- _LO QUE SE PIDE_
Transcribe sin cambios el pasaje del fragmento sobre la pasión que va desde "Este apetito es" hasta "exterior o fisiológico.", incluidas ambas expresiones.

Tomándola, pues, en el sentido original de
la expresión la pasión afecta de modo directo al cuerpo, del cual el alma es
forma. El alma sufre la pasión por razón del compuesto [3], pero la pasión,
propiamente, pertenece al apetito sensitivo.
Este apetito es la inclinación hacia el
bien que perfecciona la naturaleza sensible del hombre y surge a partir
de un conocimiento sensible (por eso se da sólo en los seres dotados de
conocimiento sensible); tiene dos aspectos: uno interior o psíquico y otro
exterior o fisiológico.
(iii) Aspecto psíquico y
fisiológico de la pasión. En su aspecto psíquico la pasión consiste en cierto
“movimiento” del alma [4], entendiendo aquí “alma” en sentido amplio, como
afectividad humana. Cuando estamos alegres o tristes tenemos la
impresión de que nuestra alma se abre y expande en deseo hacia un bien que
atrae o se retrae ante un obstáculo que la frena. Cuando experimentamos un
deseo hacia algo, tenemos la impresión de “cierto movimiento del alma” hacia
ese bien amable; cuando nos entristecemos, probamos como un freno o dificultad
en el movimiento hacia algo que parece escapársenos; cuando sentimos miedo
parece como que algo violento sacude nuestra tranquilidad. Todos los
movimientos interiores se caracterizan por una fase de comienzo, de progresión
o de detención de una tendencia evolutiva hacia un bien que nos atrae o de una
tendencia de retracción ante un mal que nos amenaza.
Pero este movimiento del alma tiene como
correlativo necesario e inseparable un movimiento orgánico (“transmutatio
organica”). Desde el momento en que surge una pasión, ésta toma una expresión y
una mímica que la pone en evidencia.

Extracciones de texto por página
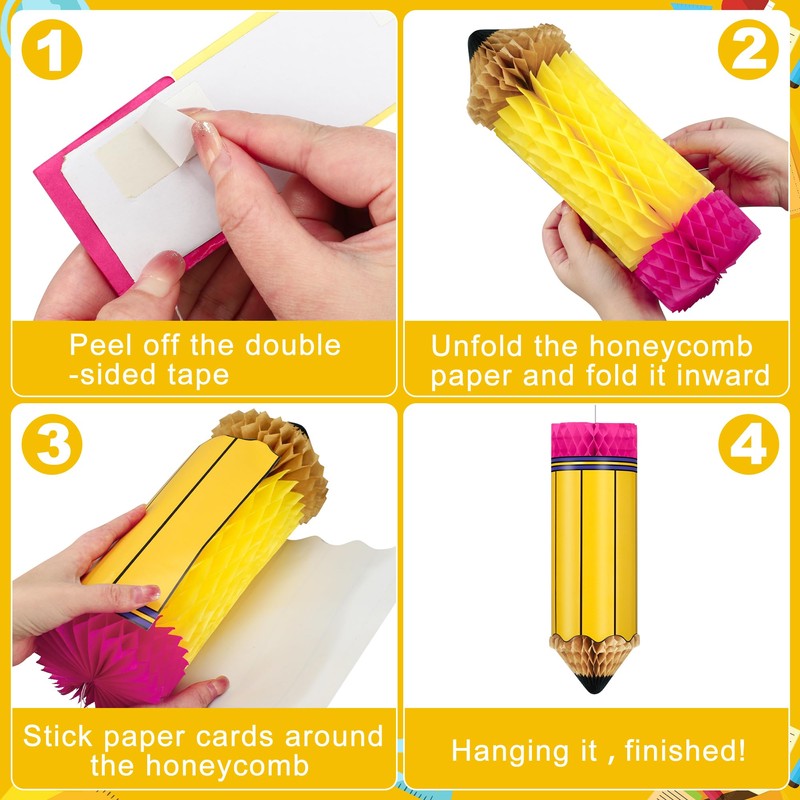 1

Peel off the double -sided tape

2

Unfold the honeycomb paper and fold it inward

3

Stick paper cards around the honeycomb

4

Hanging it , finished!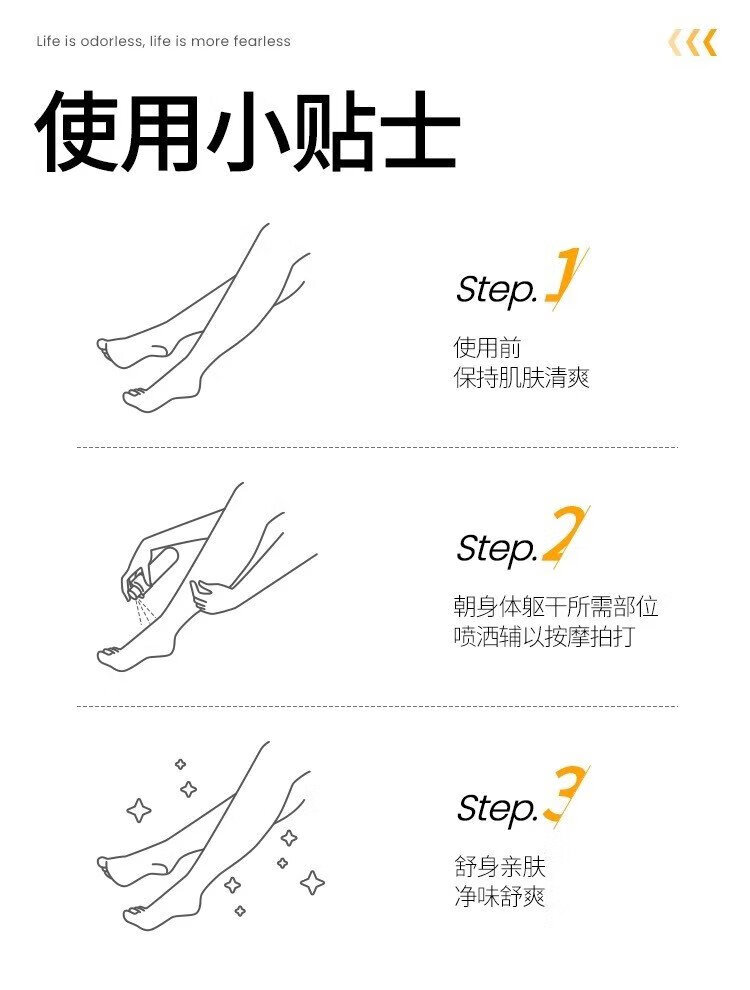 Life is odorless, life is more fearless

使用小贴士

Step.1

使用前
保持肌肤清爽

Step.2

朝身体躯干所需部位
喷洒辅以按摩拍打

Step.3

舒身亲肤
净味舒爽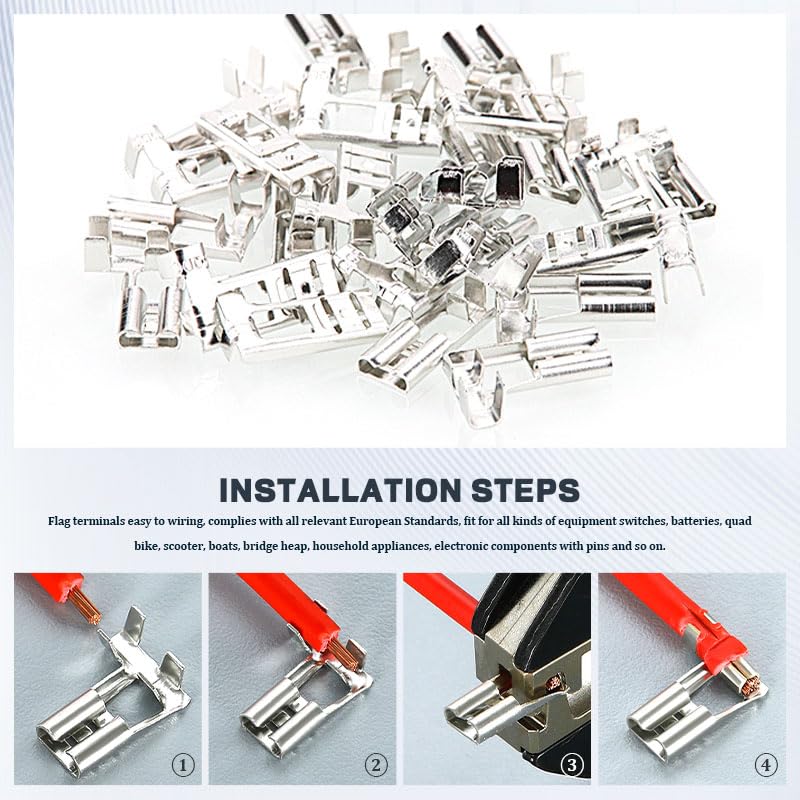 INSTALLATION STEPS

Flag terminals easy to wiring, complies with all relevant European Standards, fit for all kinds of equipment switches, batteries, quad bike, scooter, boats, bridge heap, household appliances, electronic components with pins and so on.

①

②

③

④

- _RESULTADO_
Este apetito es la inclinación hacia el
bien que perfecciona la naturaleza sensible del hombre y surge a partir
de un conocimiento sensible (por eso se da sólo en los seres dotados de
conocimiento sensible); tiene dos aspectos: uno interior o psíquico y otro
exterior o fisiológico.